Digital History>Writing Guides>Taking an Essay Exam

Taking an Essay Exam

An essay question asks you to combine information drawn from several different sources, arrange that information in an unfamiliar pattern, and draw conclusions.

How Instructors Grade Essay Exams

When professors evaluate your essays, they not only test your command of the facts, but also your analytical, organizational, and essay-writing skills.

In an essay, you must do much more than simply regurgitate information offered in a lecture. You need to demonstrate your capacity to apply the knowledge to a specific question. You need to present a clear and compelling argument and a structure that flows logically. In short, you are graded both on substance and style.


  • Does the essay adequately cover the issues raised in the question?
  • Does the essay thoroughly define key terms and concepts?
  • Is the thesis too general?
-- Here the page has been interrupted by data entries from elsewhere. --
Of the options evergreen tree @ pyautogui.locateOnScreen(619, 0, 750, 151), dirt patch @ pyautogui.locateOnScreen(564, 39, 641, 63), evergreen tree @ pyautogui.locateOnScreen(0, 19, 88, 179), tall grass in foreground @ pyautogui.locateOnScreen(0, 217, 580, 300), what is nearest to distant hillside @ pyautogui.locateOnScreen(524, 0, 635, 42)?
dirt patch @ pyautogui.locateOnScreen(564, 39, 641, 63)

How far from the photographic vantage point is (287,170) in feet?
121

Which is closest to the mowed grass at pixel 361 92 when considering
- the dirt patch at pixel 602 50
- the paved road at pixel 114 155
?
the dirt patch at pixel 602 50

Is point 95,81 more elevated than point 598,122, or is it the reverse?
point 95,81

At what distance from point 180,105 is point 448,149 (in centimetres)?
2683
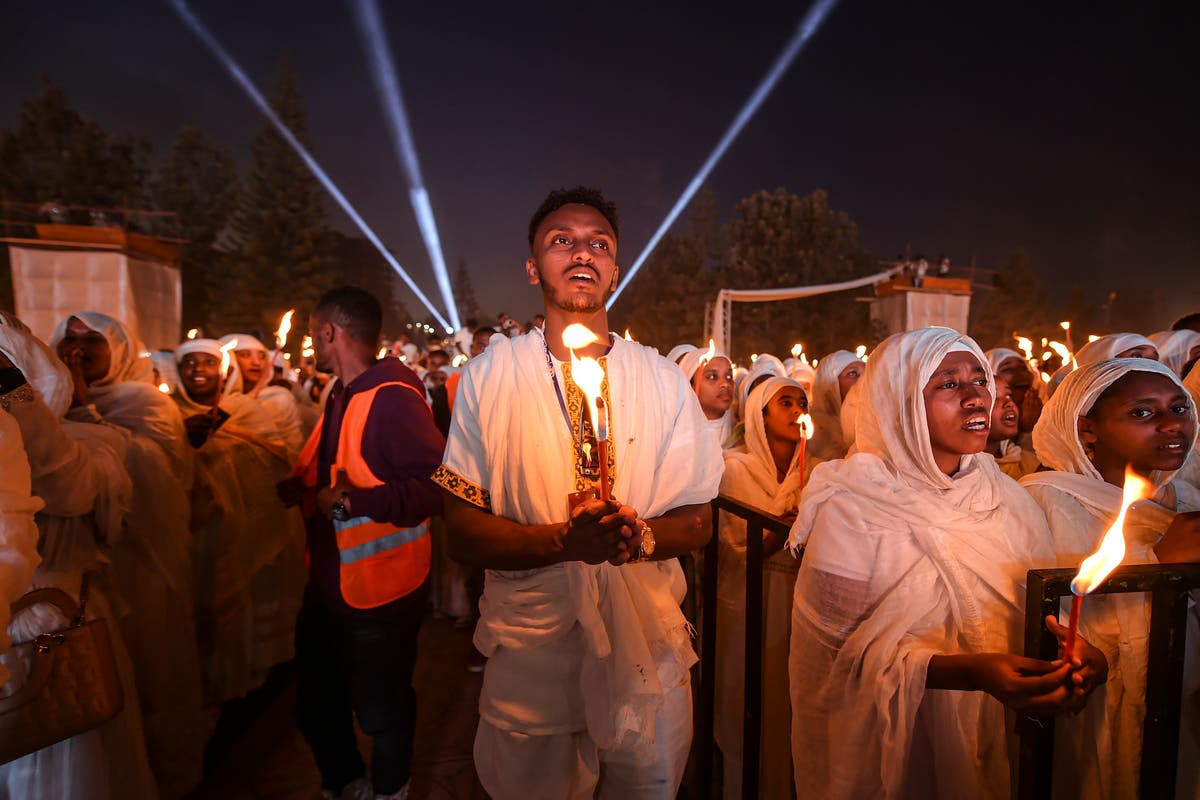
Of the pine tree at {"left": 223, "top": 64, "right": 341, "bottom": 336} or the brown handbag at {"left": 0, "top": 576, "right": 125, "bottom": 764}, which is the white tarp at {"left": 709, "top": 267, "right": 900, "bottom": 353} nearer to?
the brown handbag at {"left": 0, "top": 576, "right": 125, "bottom": 764}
Is it appropriate to the complexity of the material?
  • Is the essay's argument logical?
  • Does the essay include specific references to the readings and lectures?


  • Does the essay respond directly to the question?
  • Does the essay adequately document its arguments?
  • Is the essay well-organized?
  • Are quotations thoroughly analyzed?
  • Are the paragraphs and sentences well-constructed?

Watch for Key Words

Most essay questions contain a specific instruction or “prompt” that you are to respond to:

  • Compare:
    You are to emphasize similarities, although differences may be mentioned.
  • Contrast:
    You are to stress dissimilarities, differences, or unlikeness of things, qualities, events, or problems.
  • Criticize:
    Discuss the limitations and good points or contributions of the work in question.
  • Define:
    Definitions call for concise, clear, authoritative meanings.
  • Describe:
    Recount, characterize, sketch or relate in narrative form.
  • Discuss:
    Examine, analyze carefully, and present considerations pro and con regarding the problems or items involved. This type of question calls for a complete and detailed answer.
  • Enumerate:
    In such questions you should recount, one by one, in concise form, the points required.
  • Evaluate:
    Carefully appraise a problem stressing both advantages and limitations. Evaluation implies authoritative and, to a lesser degree, personal appraisal of both contributions and limitations.
  • Explain:
    Clarify, elucidate, and interpret the material you present. In such an answer it is best to state the "how or why," reconcile any differences in opinion, and, where possible, state causes.
  • Identify:
    Thoroughly describe or define a specific person, event, or concept, and state its significance.
  • Illustrate:
    Explain or clarify your answer to the problem by presenting a concrete example.
  • Justify:
    Provide the grounds for your point of view. Present your evidence in a convincing form.
  • Outline:
    An outline answer is organized description. Give the main points and essential supplementary materials, omitting minor details, and present the information in a systematic arrangement.
  • Summarize:
    Give in condensed form the main points or facts.
  • Trace:
    Describe a historical sequence, or development from the point of origin.